** Begin Data **

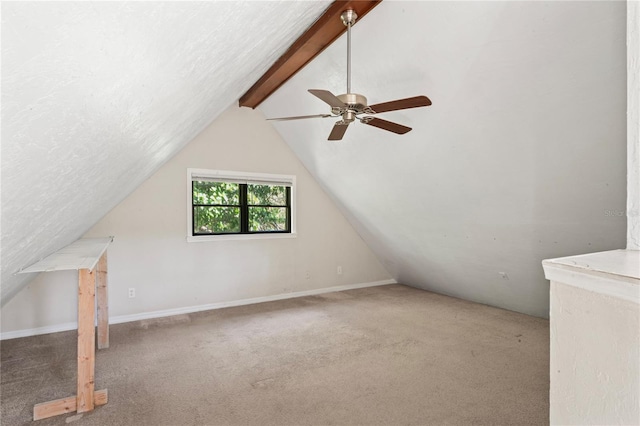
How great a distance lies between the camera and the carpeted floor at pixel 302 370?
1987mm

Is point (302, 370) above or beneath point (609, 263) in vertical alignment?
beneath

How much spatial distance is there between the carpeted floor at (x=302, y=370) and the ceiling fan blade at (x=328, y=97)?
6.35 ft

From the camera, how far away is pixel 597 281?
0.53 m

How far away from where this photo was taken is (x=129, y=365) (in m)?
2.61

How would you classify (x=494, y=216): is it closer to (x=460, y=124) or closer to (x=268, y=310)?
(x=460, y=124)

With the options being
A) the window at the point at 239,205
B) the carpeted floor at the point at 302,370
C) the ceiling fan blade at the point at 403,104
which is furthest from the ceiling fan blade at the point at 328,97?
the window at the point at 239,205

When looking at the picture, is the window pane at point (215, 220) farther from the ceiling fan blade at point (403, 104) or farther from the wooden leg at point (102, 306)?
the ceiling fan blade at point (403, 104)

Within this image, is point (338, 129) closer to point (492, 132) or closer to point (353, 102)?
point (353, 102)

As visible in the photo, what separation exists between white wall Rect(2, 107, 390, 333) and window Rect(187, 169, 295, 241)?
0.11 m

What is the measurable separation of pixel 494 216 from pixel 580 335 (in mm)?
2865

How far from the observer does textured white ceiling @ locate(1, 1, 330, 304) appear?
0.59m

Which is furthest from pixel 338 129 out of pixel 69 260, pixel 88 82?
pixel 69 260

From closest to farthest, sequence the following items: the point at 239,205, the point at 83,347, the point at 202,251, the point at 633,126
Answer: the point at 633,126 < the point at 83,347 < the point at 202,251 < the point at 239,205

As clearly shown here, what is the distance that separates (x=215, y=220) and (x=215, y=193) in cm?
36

** End Data **
** Begin Data **

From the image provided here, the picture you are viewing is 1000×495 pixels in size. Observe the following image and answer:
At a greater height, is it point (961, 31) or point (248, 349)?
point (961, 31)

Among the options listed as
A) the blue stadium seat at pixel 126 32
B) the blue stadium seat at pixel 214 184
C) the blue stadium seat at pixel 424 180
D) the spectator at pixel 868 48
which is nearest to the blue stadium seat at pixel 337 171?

** End Data **

What to produce –
Count the lines in the records above that contain the word "camera", and reply with the number alone.

Expected output –
2